Bouillabaisse (2019) is a good example: a scene of various seafoods being prepared on a lushly tiled countertop. While it’s also an animal painting of sorts, all the animals are dead. It’s Maloof’s attempt to riff on the traditions of Dutch still life painting, and the work contains similar tiny, loaded details—a fly alighting on an orange; a fork with its tines bent back rudely. There’s also what might be a red snapper, whose lifeless face still telegraphs distress. While Maloof doesn’t have the same affinity for marine life as she does for cats or dogs—“usually, fish don’t really inspire my feelings,” she admits—there’s still a complicated emotional dance going on. “I doubt that [Dutch still life] painters had it in their minds to make them so expressive, but there’s something about a fish looking up at you,” Maloof adds. “If you could ever feel empathy for a fish, it would be in one of those moments.”

 

Linger with these paintings and their surface cuteness does begin to dissolve.

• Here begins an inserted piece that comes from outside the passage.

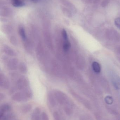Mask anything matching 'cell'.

The cat staring at butterflies outside the window wears an expression of cartoonish concern; an open pair of scissors resting on a table suggests a violence held just at bay. There’s also something charmingly off about the creatures themselves, which are varying shades of realistic. Maloof doesn’t base any of them off of actual animals, and she avoids working directly from photographs. The results can be funny or unnerving—as with the dog in Root Bound (2019), which appears to share DNA with a javelina. While there are no humans in these paintings, they still contain the quiet wreckage of the human experiment.

 

Maloof’s cats, dogs, and birds stare back at us, confused and sometimes scared, to ask a simple question: What the hell have you done? “When I think about animal paintings there’s something sweet about them, and I never want anything to be too sweet,” she says. “I want it to reflect an intensity.”

 

Nikki Maloof, Caught and Free, is on view at Jack Hanley from March 21 - April 21, 2019.